Aujourd'hui, j'ai décidé de vous parler d'un auteur japonais au destin tragique puisqu'après trois tentatives de suicide,Osamu Dazai, parvint enfin à mettre un terme à sa vie. Ecrivain alcoolique, drogué un temps mais surtout très tourmenté, c'est du côté de son anthologie de nouvelles, Cent vues du mont Fuji, qu'il faut voir et non dans son texte le plus célèbre, mais médiocre, La Déchéance d'un homme.
Dans la nouvelle Cent Vues du mont Fuji, justement, Dazai démonte littéralement l'icône qu'est le mont Fuji. Au lieu d'un bête soumission à la carte postale mythifiée par le peintre Hiroshige, Osamu Dazai prend un malin plaisir à dégommer ce symbole national en nous amenant à nous questionner sur une conviction née d'un matraquage publicitaire. Une certaine irrévérence, on en attendait pas moins de cet autour certes inégal mais tellement touchant.

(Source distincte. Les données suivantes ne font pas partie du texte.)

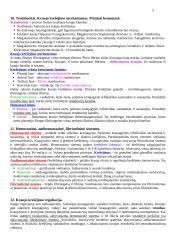 Fiziologijos koliokviumui konspektas 5 puslapis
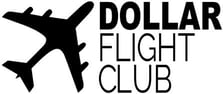 Dollar Flight Club logo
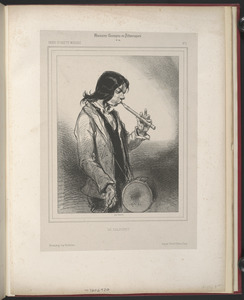 Le galoubet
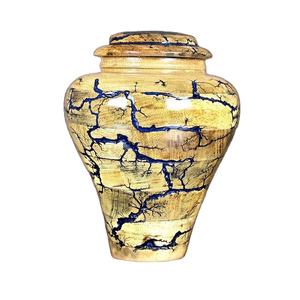 Wooden Urn <b>Box</b> <b>for</b> Human <b>ashes</b> Large <b>for</b> cremation Adult urn <b>box</b> <b>for</b> <b>Ashes</b> Personalized <b>Box</b> Burial urn <b>for</b> Funeral - Product Image 1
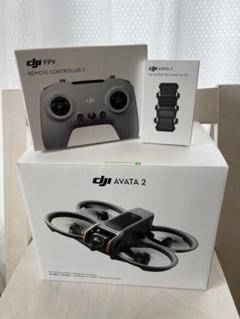 【残り一点】DJI FPV COMBO フルセット【最終値下げ】 DJI FPV COMBO | DJI 一人称視点 没入型 ドローン DJI FPV | CFD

"Les pentes du mont Fuji convergent à un angle de quatre-vingt-cinq degrés sur les peintures de Hiroshige et de quatre-vingt-quatre degrés sur celles de Bunchô; mais il suffit d'étudier une carte d'état-major pour constater que l'angle des pentes est-ouest est de cent vingt-quatre degrés, et celui des pentes nord-sud, de cent dix-sept degrés. Hiroshige et Bunchô ne font d'ailleurs pas exception : sur presque toutes les représentations du Fuji, l'angle formé par ses pentes est très aigu, ce qui donne effilé, très élevé, très frêle. Chez Hokusai, cet angle est d'à peu près trente degrés : on dirait la tour Eiffel ! En réalité, le Fuji forme un angle obtu : il est tout en pentes douces. Avec ses cent-vingt-quatre degrés dans un sens et ses cent-dix-sept degrés dans l'autre, il n'a rien d'une montagne particulièrement élevée, rien de spectaculaire. Il me semble que si j'étais en Inde ou ailleurs et qu'un aigle vînt me prendre dans ses serres pour me lâcher ensuite au-dessus de la côté du Japon à proximitié de Numazu, je ne serais guère impressionné par le spectacle de cette montagne. "Le Fujiyama, splendeur du Japon" : si les étrangers le trouvent wonderful, c'est parce qu'on leur en a mille fois parlé : c'est devenu pour eux une vision de rêve. Mais supposons que l'on aille à la rencontre du Fuji sans avoir été soumis à tout ce matraquage publicitaire - bref, naïvement, innocemment, avec un coeur qui serait comme une page blanche : dans quelle mesure saurait-on l'apprécier ? Rien n'est acquis. C'est une montagne plutôt petite. Oui, petite par rapport à sa base. Etant donné sa largeur à la base, le Fuji devrait être une fois et demie plus haut."